Akin and Mourdock both lost to Democrats they had been favored to defeat after making controversial comments about rape.
Bozell and others cited a study by the Sunlight Foundation, a Washington group that tracks political money, that found the American Crossroads groups had a success ratio of 1.29 percent of “$103,595,960 spent in the general election and ending in the desired result.”
Rove declined an interview request. Jonathan Collegio, a spokesman for the Conservative Victory Project and American Crossroads, said the groups had “come to the conclusion that we need to increase the caliber of candidates running for office in Republican primaries, and our goal is to elect the most conservative candidates in primaries who can win” general election contests against Democrats.
“We have made absolutely clear we are not trying to pick a fight with the Tea Party,” Collegio said. “We are simply trying to pick the best candidates available.”
That’s not how David Bossie, president of Citizens United, a Washington-based group that says it is “dedicated to restoring our government to citizens’ control,” sees it.
“I like it that voters get to decide,” Bossie said. “I think Rove is trying to defend himself and deflect from his failure. I hear from donors. I hear from grassroots people across the country who are offended by the very fact that Karl Rove thinks he knows best.”
“If American Crossroads has done a great job, why create some new entity with the name conservative in it?” Bossie asked. “So everybody thinks it’s good because it is from a conservative outfit?”
Rove earned a rebuke from a leading Republican office-holder when the Conservative Victory Project indicated he would oppose U.S. Representative Steve King of Iowa should the Republican who is a favorite of Tea Party activists make a bid for the Senate seat Democratic incumbent Tom Harkin is giving up in the 2014 election.
Iowa Governor Terry Branstad, also a Republican, said Rove should leave the primary to Iowans.
Tim Albrecht, Branstad’s spokesman, said the governor “believes Karl Rove received his message, which is that meddling in the Iowa primary would be counter-productive to his efforts, and that Iowa Republicans will be making this decision.”

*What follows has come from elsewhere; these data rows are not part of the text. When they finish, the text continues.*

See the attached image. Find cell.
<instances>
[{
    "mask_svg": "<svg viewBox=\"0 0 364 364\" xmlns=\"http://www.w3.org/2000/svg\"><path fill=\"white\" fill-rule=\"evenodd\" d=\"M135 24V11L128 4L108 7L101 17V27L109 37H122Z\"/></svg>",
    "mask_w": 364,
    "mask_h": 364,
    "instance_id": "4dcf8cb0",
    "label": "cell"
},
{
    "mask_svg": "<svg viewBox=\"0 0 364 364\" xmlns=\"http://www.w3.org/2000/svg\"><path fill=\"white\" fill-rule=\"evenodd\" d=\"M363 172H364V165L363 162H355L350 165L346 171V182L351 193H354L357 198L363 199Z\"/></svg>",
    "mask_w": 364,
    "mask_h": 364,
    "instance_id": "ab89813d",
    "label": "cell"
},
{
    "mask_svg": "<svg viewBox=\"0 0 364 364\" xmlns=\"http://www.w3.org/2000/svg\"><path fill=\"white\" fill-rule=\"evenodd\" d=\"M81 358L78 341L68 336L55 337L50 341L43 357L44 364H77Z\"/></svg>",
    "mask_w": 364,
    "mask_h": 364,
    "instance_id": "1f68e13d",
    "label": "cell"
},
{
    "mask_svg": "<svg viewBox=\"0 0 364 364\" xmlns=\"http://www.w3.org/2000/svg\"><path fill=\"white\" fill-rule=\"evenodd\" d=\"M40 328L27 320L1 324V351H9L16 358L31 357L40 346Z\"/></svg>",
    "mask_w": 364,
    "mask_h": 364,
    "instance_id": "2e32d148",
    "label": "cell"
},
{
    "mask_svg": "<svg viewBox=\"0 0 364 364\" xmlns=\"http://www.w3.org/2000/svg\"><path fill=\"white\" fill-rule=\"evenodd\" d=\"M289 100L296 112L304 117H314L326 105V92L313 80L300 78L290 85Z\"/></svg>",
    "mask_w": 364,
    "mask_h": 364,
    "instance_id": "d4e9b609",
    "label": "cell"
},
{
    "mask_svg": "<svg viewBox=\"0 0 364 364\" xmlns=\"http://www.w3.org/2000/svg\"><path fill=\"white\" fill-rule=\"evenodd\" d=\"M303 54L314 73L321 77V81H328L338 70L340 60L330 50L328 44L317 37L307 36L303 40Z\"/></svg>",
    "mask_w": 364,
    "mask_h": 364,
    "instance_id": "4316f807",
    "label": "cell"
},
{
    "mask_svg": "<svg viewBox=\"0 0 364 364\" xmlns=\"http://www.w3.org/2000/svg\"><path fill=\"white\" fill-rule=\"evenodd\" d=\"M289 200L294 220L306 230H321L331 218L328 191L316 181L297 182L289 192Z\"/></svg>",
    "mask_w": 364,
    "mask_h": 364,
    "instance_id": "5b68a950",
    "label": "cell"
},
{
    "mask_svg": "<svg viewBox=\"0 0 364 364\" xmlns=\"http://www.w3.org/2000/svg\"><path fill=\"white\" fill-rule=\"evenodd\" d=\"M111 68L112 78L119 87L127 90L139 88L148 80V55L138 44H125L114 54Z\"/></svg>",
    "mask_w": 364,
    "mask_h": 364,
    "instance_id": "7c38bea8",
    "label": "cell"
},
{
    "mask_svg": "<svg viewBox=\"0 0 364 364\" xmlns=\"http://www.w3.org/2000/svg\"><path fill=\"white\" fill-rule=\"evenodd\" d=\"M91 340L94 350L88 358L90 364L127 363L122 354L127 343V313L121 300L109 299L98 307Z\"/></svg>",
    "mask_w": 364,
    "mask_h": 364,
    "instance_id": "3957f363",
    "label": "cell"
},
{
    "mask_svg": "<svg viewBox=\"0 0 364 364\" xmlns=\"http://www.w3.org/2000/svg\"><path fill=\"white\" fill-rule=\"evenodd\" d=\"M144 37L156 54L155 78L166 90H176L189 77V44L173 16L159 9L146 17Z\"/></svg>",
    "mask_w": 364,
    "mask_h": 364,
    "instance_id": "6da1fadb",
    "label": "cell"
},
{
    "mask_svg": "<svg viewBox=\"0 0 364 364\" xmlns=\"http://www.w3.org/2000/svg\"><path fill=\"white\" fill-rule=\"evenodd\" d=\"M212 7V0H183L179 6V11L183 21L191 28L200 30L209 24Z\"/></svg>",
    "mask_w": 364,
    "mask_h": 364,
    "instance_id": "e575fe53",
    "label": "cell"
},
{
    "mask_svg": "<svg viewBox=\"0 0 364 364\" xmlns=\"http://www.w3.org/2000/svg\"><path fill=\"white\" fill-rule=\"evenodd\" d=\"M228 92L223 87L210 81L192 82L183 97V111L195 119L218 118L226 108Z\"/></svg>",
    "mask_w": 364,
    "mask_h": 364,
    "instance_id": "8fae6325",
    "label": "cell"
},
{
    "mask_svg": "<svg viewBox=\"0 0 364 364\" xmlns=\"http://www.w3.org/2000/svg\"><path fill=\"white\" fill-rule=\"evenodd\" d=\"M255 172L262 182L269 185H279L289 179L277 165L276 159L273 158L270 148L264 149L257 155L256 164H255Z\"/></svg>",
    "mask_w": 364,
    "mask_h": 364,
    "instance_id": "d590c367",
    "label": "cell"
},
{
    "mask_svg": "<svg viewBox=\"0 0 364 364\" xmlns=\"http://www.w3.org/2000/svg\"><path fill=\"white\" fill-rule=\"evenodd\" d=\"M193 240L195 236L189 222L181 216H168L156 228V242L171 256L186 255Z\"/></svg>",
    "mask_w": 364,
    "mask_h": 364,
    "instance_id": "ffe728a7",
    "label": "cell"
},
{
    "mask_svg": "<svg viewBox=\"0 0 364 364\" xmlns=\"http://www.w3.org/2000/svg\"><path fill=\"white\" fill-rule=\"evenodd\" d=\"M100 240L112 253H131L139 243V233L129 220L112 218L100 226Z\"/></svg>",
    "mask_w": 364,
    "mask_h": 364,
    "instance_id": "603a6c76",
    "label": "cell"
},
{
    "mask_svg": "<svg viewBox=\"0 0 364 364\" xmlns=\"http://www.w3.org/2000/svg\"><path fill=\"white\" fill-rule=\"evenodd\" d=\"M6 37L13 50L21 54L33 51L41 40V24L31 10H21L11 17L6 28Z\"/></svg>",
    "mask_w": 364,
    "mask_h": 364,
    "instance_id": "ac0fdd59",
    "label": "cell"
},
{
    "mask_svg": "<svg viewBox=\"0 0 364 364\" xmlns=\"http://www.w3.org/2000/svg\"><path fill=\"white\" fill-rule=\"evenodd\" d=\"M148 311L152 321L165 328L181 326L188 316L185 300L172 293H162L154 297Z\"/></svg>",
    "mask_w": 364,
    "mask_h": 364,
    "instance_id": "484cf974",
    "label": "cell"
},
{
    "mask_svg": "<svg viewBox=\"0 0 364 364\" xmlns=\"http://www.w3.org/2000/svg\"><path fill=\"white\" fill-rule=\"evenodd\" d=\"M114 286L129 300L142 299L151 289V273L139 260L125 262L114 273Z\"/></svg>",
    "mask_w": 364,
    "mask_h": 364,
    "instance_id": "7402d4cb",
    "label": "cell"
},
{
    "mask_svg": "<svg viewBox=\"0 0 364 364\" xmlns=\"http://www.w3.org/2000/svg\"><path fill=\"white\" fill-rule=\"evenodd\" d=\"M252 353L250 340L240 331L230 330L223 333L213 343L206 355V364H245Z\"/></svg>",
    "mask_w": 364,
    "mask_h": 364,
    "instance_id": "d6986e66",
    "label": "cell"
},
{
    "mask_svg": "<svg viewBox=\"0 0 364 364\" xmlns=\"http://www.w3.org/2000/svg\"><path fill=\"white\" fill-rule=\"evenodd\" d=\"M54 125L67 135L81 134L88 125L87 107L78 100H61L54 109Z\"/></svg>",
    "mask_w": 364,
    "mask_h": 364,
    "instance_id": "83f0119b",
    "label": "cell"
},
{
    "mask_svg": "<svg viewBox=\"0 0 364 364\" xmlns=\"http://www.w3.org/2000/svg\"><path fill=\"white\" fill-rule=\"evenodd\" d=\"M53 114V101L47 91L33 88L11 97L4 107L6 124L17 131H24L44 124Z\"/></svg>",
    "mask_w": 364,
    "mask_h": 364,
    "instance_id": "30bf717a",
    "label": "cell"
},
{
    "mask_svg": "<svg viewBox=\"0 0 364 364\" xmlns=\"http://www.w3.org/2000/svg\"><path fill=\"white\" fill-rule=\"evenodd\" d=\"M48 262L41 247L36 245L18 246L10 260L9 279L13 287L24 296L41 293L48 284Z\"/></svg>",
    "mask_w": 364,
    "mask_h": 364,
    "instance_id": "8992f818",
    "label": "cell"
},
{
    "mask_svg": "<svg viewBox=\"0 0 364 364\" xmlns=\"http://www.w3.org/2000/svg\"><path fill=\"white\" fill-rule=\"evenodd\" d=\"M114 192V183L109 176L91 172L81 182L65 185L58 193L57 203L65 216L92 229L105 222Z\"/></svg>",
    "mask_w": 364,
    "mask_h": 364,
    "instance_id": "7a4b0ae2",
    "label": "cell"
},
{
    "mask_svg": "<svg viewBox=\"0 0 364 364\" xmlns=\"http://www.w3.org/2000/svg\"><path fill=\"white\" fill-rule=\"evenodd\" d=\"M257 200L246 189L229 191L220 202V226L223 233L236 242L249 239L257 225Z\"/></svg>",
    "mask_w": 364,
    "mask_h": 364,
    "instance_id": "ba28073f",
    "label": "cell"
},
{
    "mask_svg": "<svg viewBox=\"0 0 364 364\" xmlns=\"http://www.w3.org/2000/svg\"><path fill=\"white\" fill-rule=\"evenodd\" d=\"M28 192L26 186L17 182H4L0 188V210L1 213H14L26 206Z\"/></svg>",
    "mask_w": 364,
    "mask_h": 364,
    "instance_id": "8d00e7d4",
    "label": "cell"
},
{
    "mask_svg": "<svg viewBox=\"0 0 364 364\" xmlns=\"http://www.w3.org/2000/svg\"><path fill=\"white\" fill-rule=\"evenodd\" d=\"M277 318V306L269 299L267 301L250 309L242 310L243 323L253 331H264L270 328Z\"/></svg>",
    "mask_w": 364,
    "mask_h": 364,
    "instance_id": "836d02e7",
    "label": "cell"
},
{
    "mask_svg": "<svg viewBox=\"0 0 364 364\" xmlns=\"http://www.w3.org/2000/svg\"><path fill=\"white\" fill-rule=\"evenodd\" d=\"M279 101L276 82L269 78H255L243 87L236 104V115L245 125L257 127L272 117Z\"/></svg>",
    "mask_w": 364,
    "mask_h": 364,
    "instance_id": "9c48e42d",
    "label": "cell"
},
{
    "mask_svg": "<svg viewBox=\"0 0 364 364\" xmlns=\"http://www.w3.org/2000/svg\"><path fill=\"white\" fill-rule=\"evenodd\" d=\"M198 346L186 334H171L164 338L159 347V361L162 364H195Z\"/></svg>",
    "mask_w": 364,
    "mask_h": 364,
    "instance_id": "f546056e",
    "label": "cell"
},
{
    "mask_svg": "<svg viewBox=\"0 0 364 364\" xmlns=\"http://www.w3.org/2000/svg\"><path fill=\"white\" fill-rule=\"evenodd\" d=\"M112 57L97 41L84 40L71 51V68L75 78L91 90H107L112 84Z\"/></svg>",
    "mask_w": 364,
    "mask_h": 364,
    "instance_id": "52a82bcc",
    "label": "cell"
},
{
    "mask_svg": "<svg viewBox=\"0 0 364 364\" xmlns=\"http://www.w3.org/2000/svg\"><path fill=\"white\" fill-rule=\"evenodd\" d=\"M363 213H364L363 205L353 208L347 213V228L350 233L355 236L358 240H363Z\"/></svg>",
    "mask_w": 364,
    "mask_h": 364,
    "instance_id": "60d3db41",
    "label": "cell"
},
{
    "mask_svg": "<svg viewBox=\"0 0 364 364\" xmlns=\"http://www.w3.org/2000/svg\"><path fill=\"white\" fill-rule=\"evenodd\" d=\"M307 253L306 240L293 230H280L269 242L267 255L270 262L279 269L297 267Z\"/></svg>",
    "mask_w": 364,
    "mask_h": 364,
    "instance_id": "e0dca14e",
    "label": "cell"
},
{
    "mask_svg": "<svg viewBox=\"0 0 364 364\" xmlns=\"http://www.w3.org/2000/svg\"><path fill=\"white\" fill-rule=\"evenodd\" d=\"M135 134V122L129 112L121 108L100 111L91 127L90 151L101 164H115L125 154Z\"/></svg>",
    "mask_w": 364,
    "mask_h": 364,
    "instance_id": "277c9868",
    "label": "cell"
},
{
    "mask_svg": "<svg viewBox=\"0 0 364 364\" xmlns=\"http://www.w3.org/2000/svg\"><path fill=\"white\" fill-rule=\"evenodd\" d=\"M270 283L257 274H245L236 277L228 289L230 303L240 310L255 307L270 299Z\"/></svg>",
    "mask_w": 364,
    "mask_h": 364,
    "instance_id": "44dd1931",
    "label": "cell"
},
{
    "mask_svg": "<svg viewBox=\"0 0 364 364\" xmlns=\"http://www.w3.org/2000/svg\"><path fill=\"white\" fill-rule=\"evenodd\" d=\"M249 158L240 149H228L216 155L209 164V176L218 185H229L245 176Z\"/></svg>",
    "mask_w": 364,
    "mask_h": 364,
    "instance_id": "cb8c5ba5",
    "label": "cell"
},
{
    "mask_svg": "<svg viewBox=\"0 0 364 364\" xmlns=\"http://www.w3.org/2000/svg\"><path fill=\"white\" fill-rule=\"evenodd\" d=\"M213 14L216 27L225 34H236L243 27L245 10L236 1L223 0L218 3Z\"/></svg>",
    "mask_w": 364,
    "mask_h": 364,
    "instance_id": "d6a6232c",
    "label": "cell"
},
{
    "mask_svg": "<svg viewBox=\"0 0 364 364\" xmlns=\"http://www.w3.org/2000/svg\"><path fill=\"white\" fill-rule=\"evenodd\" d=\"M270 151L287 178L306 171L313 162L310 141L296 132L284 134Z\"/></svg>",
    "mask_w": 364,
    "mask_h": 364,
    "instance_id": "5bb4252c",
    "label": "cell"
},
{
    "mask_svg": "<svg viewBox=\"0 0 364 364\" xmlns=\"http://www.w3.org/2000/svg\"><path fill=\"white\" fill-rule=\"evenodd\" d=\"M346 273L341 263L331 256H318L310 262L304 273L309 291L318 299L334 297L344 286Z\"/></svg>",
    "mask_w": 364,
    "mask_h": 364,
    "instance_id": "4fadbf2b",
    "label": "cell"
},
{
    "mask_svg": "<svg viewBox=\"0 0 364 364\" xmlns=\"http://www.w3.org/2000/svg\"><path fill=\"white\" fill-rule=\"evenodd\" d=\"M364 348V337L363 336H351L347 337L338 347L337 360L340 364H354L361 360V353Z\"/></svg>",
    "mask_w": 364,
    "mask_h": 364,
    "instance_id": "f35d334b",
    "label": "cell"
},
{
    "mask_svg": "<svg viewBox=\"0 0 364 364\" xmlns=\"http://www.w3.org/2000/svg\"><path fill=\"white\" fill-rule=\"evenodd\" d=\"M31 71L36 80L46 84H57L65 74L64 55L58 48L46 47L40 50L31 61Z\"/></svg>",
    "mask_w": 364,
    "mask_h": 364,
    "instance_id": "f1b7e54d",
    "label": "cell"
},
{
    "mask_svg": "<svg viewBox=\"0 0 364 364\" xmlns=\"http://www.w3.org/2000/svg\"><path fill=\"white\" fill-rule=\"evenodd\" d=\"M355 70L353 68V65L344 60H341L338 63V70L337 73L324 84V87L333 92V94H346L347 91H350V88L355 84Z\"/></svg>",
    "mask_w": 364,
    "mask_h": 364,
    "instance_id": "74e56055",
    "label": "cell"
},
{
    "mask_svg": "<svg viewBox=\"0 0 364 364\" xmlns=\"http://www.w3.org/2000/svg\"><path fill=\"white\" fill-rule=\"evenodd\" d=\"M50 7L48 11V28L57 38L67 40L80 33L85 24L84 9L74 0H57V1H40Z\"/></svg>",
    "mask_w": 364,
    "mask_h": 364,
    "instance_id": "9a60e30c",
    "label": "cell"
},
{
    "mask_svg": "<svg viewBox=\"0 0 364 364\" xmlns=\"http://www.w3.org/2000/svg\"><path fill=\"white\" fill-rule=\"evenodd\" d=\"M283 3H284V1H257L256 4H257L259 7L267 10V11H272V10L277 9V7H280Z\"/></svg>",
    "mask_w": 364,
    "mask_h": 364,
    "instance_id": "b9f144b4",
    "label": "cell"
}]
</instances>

Collegio said he had no information on any talks between Rove and Branstad.
“It sounds like somebody from D.C. and outside of states and congressional districts is trying to make decisions for a local area as to what’s best for that local area, as if they know what is best,” said Jenny Beth Martin, a co-founder of Tea Party Patriots, which is based in Woodstock, Georgia, and says it has about 1,000 active local coordinators around the country.
“That’s the antithesis of what our movement stands for,” she said. “We want local control. We want to choose our own nominees. We don’t want consultants from Washington D.C. coming in and telling us who they deem the most winnable candidates.”

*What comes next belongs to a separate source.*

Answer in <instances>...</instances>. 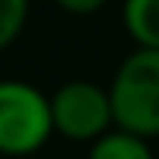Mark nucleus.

The controversy prompted Trump to declare in one of many anti-Rove messages on Twitter: “I don’t like bullies. I am not going to stand around and watch @KarlRove target the Tea Party. Karl Rove gave us Barack Obama. Loser.”
John Weaver, the chief strategist for the 2012 presidential campaign of Jon Huntsman, the former Republican governor of Utah, said his party is missing a larger point about policy.
“At the end of the day policy is politics,” Weaver said. “It’s kind of the self-appointment process that people don’t like but at the end of the day primary fights should be over policy differences. To single out candidates and single out grass roots and spend more from sources not disclosed is not a healthy thing.”